TESTO FORNITO:
•••

Pregi e difetti di questo attore in continua evoluzione vengono declinati attraverso lo sviluppo digitale, definendo così dei consumatori smart ma esigenti che, abituati agli acquisti online, pretendono lo stesso grado di servizio in store.
Uno spunto utile per delineare il quadro parte dallo studio del gruppo di consulenza CapGemini Consulting, che evidenzia alcuni dati:
- 3/4 dei 6000 consumatori intervistati vorrebbe controllare la disponibilità di un prodotto prima di spostarsi al punto vendita;
- il 40 % considera il recarvisi al pari di una mansione domestica;
- il 32 % preferirebbe lavare i piatti.
Quindi, tendenzialmente, il potenziale cliente si aspetterà che il prodotto di cui ha bisogno sia sempre disponibile, oppure che lo sforzo di visitare il punto vendita debba essere compensato da un’esperienza migliore rispetto allo shopping online o ai lavori di casa.
Una valida strada per rispondere al desiderio di un’esperienza d’acquisto appagante è rappresentata dallo smart retail, ovvero una serie di soluzioni applicative dedite a gestione, ottimizzazione e monitoraggio di determinati processi relativi al retail: uno tra tutti, il marketing.
Smart Retail: una possibilità concreta?
Secondo una ricerca condotta dall’Associazione Nazionale Coopertative Consumatori (ANCC) di COOP, il 93% dei consumatori intervistati ha dichiarato di essere incuriosito e pronto a sperimentare soluzioni innovative, in particolare:
- il 75% è interessato a supermercati intelligenti, senza code per pagare o la necessità di scansionare i codici a barre dei prodotti;
- il 58% vorrebbe provare i camerini virtuali che danno la possibilità di visualizzare un proprio avatar che indossa i vestiti desiderati;
- 45% utilizzerebbe la Realtà Virtuale [un esempio interessante può essere Ikea VR Experience;
La strada sembrerebbe spianata in quanto il 70% dei consumatori viene classificato come omnicanale (Nielsen 2016), nonostante i negozi fisici rimangano comunque un punto di riferimento per il 99% dei questi (Unione Nazionale Consumatori, 2016).
RETAIL: una corsa persa?
Considerando l’altro versante, c’è da chiedersi quanto la parte Retail stia sfruttando questa opportunità. Benché vi siano tentativi interessanti, come il caso della VR di Ikea, la “corsa” sembra vinta dai consumatori. In altre parole i retailer non riescono a tenere il passo, soprattutto in Italia dove il mercato è storicamente caratterizzato da imprese e struttura distributiva polverizzati. Inoltre, pare esserci una certa avversione all’utilizzo di forme distributive diverse dagli store tradizionali (circa il 60% sul totale, Fonte: ANCC di COOP).

•••

INSIEME DI DATI:
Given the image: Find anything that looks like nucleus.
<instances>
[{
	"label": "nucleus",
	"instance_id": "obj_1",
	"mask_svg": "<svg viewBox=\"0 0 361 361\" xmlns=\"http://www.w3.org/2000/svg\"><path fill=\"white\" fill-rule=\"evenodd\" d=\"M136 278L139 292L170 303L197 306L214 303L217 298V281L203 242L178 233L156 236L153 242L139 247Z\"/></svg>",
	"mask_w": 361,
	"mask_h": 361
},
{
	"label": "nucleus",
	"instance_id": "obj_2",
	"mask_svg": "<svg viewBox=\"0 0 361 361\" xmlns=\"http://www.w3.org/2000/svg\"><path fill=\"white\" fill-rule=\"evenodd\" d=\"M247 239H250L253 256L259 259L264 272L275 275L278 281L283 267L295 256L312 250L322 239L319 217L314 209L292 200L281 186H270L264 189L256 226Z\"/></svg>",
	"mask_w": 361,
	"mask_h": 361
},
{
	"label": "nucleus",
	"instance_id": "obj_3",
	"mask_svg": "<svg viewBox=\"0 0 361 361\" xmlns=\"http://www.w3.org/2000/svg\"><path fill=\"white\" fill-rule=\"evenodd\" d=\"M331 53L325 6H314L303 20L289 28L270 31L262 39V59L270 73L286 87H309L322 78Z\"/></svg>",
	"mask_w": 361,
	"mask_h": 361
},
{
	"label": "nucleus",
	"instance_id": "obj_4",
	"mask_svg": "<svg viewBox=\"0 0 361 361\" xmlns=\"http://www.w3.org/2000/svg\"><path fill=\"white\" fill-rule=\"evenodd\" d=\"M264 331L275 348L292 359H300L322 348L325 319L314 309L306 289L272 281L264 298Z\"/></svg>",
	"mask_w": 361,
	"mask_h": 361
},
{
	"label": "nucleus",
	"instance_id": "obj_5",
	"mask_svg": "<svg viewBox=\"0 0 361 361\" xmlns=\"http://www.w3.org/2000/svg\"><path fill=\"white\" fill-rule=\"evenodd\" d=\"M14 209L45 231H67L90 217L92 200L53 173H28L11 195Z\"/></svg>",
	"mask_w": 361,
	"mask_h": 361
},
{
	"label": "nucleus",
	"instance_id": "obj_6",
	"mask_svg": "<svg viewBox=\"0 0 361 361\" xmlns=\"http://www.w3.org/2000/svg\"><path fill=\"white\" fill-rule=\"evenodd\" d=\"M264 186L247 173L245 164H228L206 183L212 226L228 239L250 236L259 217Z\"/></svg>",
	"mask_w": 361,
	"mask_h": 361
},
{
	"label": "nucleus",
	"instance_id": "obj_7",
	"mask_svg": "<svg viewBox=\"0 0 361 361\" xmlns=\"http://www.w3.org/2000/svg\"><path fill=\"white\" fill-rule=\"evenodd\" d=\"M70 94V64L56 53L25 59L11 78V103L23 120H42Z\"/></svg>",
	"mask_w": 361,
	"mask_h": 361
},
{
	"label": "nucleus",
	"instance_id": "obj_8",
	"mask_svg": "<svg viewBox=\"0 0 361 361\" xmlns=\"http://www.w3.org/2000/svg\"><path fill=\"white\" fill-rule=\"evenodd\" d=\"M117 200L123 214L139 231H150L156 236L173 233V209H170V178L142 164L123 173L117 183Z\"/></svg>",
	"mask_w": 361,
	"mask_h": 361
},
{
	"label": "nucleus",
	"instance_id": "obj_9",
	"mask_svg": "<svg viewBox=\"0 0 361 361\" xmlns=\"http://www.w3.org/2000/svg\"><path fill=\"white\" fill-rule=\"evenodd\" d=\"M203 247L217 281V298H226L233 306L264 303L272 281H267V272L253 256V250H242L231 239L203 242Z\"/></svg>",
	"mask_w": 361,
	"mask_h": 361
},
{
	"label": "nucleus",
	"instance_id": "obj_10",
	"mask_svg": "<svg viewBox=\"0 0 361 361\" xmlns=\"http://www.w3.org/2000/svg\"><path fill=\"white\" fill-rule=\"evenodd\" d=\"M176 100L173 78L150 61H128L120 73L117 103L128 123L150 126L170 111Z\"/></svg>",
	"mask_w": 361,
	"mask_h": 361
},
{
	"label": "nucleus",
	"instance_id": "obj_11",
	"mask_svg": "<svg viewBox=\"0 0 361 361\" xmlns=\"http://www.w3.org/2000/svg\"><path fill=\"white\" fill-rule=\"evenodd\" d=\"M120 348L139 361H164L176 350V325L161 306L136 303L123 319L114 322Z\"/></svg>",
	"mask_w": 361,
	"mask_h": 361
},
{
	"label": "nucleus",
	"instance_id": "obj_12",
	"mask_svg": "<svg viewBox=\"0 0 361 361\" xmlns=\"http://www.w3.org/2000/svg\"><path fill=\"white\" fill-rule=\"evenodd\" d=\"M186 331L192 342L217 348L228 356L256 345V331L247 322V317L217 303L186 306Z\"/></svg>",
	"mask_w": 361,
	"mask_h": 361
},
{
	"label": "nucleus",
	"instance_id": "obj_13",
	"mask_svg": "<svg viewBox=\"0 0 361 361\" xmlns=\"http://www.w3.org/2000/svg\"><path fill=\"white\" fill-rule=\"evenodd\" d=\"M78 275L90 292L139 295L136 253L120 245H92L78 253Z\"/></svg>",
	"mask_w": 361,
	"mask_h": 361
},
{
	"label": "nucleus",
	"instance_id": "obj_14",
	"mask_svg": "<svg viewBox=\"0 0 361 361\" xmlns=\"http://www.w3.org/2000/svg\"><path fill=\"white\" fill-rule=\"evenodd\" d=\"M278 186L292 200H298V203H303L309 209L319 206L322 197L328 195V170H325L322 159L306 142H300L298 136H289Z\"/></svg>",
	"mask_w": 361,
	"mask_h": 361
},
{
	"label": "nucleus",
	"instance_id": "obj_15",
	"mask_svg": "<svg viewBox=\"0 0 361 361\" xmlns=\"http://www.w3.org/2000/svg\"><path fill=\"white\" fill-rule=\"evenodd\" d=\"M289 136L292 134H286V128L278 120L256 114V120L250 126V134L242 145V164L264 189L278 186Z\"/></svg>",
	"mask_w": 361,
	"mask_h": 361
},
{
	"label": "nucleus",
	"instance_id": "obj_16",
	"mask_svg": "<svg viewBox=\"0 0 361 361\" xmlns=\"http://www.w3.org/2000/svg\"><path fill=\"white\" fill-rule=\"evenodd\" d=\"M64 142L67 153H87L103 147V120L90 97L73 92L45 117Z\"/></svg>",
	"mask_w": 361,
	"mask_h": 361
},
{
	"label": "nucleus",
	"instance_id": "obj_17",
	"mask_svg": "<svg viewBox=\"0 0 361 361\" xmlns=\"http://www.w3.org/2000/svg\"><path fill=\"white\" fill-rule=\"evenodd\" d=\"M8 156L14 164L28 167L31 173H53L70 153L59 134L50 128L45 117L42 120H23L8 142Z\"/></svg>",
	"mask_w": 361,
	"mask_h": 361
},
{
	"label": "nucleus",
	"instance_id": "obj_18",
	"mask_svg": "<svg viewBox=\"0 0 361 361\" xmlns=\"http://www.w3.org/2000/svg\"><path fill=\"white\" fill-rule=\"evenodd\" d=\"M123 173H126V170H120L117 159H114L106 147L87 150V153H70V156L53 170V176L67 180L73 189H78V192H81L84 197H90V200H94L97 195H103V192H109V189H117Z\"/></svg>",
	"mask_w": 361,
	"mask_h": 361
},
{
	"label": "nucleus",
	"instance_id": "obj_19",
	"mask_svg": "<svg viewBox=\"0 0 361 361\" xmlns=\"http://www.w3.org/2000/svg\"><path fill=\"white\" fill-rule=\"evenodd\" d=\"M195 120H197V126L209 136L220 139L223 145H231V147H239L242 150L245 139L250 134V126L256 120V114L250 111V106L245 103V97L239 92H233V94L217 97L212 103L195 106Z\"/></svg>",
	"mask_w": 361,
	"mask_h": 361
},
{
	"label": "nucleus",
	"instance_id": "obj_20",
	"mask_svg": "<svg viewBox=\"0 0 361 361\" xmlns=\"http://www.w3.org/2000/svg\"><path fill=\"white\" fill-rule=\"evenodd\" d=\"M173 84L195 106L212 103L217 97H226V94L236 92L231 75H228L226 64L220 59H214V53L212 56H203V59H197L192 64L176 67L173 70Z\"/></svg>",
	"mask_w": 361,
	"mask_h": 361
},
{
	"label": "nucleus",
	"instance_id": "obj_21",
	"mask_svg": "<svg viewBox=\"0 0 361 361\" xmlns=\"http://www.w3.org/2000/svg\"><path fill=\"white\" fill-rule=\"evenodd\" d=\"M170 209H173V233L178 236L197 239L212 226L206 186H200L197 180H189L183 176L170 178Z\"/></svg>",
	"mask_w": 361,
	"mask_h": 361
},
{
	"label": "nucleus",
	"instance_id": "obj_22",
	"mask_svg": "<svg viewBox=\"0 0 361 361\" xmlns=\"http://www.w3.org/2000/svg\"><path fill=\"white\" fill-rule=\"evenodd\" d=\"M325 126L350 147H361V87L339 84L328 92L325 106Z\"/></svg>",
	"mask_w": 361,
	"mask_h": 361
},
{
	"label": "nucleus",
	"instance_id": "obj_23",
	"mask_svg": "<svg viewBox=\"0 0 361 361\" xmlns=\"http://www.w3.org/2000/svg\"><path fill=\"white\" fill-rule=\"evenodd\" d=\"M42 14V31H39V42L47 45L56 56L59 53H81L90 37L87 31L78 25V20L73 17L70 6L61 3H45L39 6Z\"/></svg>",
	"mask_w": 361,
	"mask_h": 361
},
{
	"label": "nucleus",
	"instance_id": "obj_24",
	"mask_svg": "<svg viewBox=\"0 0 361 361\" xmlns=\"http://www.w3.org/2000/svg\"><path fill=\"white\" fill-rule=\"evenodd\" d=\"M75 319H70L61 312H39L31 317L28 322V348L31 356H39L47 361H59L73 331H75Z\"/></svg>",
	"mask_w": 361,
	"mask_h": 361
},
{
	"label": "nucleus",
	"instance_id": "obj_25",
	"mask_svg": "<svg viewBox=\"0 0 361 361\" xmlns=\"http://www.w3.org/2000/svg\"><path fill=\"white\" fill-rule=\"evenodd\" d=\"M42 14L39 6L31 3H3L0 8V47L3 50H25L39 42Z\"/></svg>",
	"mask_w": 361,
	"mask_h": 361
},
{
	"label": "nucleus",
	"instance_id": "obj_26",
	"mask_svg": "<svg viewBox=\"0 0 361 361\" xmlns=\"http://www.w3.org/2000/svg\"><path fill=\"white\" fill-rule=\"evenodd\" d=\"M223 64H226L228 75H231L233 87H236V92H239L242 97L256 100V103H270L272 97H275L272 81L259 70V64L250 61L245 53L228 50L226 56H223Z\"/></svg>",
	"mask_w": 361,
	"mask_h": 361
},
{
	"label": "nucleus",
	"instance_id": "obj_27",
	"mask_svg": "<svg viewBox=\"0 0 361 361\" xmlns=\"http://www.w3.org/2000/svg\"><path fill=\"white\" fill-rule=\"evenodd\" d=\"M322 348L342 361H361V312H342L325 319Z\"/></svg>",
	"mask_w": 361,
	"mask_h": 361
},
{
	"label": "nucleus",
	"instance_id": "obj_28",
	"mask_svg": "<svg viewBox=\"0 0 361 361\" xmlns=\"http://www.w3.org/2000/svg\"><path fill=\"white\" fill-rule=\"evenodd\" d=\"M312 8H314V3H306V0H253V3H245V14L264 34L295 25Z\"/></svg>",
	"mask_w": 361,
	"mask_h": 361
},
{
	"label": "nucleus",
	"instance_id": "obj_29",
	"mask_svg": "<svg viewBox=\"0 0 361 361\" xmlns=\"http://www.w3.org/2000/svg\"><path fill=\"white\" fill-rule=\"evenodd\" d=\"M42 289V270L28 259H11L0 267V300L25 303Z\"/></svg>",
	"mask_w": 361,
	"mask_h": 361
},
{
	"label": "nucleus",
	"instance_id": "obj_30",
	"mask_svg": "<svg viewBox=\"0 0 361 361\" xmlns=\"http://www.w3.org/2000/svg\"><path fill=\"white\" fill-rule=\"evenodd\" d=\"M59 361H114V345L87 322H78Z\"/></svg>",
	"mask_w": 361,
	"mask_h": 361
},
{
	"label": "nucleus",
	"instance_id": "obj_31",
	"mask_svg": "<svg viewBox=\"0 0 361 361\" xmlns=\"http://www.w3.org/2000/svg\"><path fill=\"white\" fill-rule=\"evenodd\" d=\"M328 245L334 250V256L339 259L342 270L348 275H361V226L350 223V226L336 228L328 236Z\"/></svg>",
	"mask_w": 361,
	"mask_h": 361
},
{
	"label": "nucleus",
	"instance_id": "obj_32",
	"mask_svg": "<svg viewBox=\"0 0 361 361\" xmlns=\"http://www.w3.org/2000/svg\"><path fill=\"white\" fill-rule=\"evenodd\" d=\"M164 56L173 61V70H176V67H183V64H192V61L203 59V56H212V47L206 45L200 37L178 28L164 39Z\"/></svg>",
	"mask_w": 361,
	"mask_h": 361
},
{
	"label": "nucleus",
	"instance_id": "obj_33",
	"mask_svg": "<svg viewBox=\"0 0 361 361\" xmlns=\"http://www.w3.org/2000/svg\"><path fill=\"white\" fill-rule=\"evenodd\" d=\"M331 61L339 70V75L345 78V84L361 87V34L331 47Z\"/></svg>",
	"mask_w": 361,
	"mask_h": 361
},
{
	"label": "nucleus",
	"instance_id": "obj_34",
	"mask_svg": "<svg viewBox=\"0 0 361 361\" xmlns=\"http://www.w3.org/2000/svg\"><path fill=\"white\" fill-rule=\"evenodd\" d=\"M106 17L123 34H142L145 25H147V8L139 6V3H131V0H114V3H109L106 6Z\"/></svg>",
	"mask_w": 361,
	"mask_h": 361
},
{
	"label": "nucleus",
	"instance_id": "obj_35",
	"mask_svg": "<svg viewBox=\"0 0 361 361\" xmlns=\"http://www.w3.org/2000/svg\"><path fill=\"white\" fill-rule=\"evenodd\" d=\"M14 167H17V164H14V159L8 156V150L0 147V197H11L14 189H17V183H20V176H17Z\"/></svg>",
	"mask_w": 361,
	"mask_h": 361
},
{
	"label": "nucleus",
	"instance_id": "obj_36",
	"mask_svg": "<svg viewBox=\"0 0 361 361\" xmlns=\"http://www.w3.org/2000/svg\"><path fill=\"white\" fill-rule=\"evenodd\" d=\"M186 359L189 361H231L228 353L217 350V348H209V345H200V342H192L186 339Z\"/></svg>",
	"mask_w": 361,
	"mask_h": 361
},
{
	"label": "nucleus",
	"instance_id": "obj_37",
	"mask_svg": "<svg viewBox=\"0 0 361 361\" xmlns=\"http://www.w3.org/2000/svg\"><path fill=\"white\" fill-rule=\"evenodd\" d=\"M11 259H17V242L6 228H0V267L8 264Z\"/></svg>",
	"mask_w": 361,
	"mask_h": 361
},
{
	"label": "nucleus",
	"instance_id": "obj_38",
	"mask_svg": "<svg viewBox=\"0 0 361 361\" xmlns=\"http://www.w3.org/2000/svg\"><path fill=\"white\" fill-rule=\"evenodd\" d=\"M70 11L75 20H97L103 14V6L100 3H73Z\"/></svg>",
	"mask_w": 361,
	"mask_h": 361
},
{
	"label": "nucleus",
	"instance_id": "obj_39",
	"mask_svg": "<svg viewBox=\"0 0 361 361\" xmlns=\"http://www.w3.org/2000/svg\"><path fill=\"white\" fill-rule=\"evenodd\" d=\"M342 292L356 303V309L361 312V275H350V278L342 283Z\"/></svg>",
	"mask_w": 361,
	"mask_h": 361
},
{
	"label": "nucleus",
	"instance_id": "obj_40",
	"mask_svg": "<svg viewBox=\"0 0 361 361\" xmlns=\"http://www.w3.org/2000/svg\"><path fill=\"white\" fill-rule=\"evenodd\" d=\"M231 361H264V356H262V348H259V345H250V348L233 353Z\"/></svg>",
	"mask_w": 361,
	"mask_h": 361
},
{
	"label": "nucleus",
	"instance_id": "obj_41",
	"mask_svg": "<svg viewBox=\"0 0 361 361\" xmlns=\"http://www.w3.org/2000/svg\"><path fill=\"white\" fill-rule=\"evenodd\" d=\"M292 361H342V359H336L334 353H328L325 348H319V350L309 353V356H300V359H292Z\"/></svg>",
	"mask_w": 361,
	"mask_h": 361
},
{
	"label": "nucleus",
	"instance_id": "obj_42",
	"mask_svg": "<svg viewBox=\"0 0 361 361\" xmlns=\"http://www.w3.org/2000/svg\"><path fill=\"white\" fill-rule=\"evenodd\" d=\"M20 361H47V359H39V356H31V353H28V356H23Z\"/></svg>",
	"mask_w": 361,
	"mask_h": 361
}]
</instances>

•••

COMPITI SCRITTI:
a – Riscrivi in forma più breve il paragrafo del testo sullo smart retail che comincia con "Considerando l’altro versante", mantenendo i fatti principali.
b – Stampa la parte del testo sullo smart retail compresa tra "RETAIL: una corsa" e "ANCC di COOP).", estremi inclusi.

RISULTATI IN ORDINE:
a – Ci si chiede quanto il retail stia sfruttando questa opportunità. Nonostante alcuni tentativi interessanti, come la VR di Ikea, la "corsa" sembra vinta dai consumatori: i retailer non tengono il passo, soprattutto in Italia, dove imprese e struttura distributiva sono storicamente polverizzate. Inoltre sembra esserci avversione verso forme distributive diverse dagli store tradizionali (circa il 60% sul totale, fonte ANCC di COOP).

b –
RETAIL: una corsa persa?
Considerando l’altro versante, c’è da chiedersi quanto la parte Retail stia sfruttando questa opportunità. Benché vi siano tentativi interessanti, come il caso della VR di Ikea, la “corsa” sembra vinta dai consumatori. In altre parole i retailer non riescono a tenere il passo, soprattutto in Italia dove il mercato è storicamente caratterizzato da imprese e struttura distributiva polverizzati. Inoltre, pare esserci una certa avversione all’utilizzo di forme distributive diverse dagli store tradizionali (circa il 60% sul totale, Fonte: ANCC di COOP).